BSDCam2016 - energy awareness (Monday 15th August, 13:00)
- power mgmt in Linux more mature, work could be transferred to FreeBSD but some is mobile oriented so less relevant to FreeBSD
- optimal energy-aware scheduling needs application metadata about needs of individual applications
- powerd doesn't handle imbalanced loads very well. Can be more optimal to migrate a compute-intensive single-thread task around CPUs than pin it to a single CPU.
- need better ways to test and benchmark power management, e.g. realistic workloads, Xen to simulate hotplug etc.
- topology detection might not be working correctly on ARM. Look at hwloc tools.
- ARM is working on a new standard interface between OS and firmware that will include power management.
- Linux applications needing in-band energy measurement tend to use RAPL counters directly (Intel specific). Would prefer to use architecture-neutral energy measurement API instead.
** Rough notes **
Aggregate statistics about CPU utilization are not enough for energy-aware scheduling - it doesn't prevent processes bouncing between CPUs. Need more fine-grained statistics. This was done in Linux 4/5 years ago.
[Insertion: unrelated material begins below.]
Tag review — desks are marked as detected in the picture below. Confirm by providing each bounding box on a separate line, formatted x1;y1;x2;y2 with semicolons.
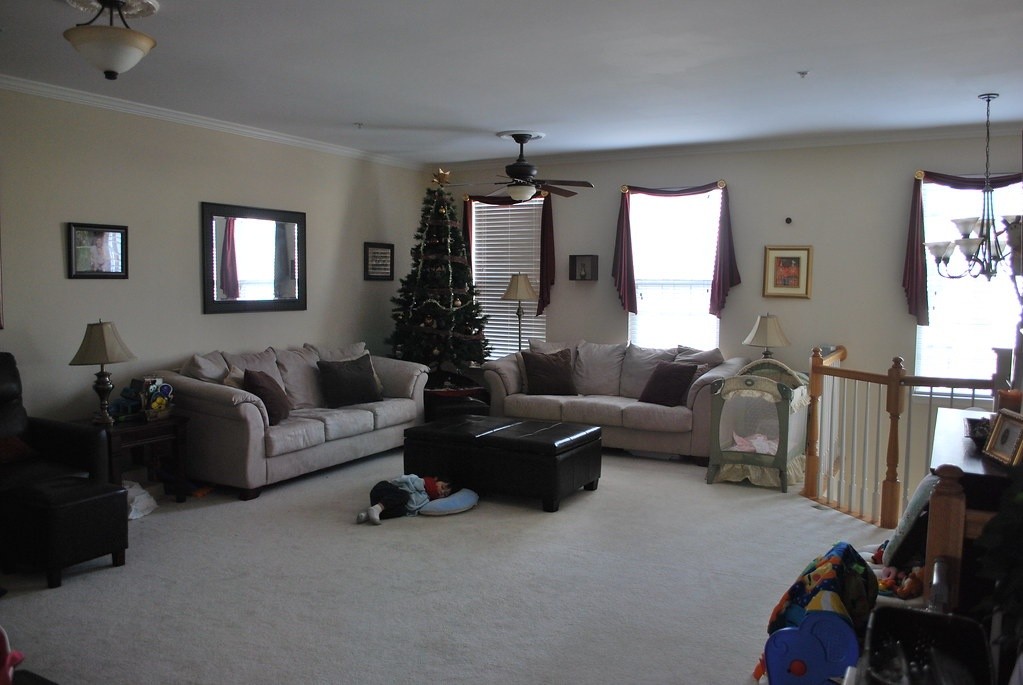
929;407;1017;515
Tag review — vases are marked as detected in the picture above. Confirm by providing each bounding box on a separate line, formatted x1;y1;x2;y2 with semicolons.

FreeBSD's powerd was written about 10 years ago and not much updated since. Powerd evidently doesn't handle imbalanced load scenarios very well and could do with more fine grained per-task load awareness.
David C has done some experiments pinning workloads to cores and found this is performance negative on Intel, because the CPU gets too hot. It's better to let the process migrate and let it snoop its working set out of the previous L1.
Robin R: there's losts of power management work in Linux/Android that is mobile oriented, and could be transferred to FreeBSD. Not necessarily relevant to FreeBSD because phones aren't running FreeBSD.
Difficult to do power-aware scheduling in Linux because the code is spread around many places. Easier to do in FreeBSD because it's starting from a clean slate.
What APIs are there for power management in FreeBSD? powerd uses sysctl to ask the kernel to make ACPI requests.
Linux looks at events which are due to happen in future and then works out what C-state the system needs to be in to meet these requirements. FreeBSD does nothing like that.
Need to understand how the applications are behaving (e.g. are the processes independent), to understand whether it's best to schedule them simultaneously on multiple cores. No easy way to understand a task's latency requirements - this would need metadata for the application. In Android, the middleware knows what tasks need special treatment, and then it handles them specially.
FreeBSD has lots of problems scaling beyond 16 cores - problems with multiple cores or with on-package NUMA. Problems with lock scalability. Intel does the scalability work on Linux. There is no unified effort on FreeBSD scalability - Netflix is doing some work. RCU patent encumbrances, the patent grant only covers LGPL code. (Most patents expired now)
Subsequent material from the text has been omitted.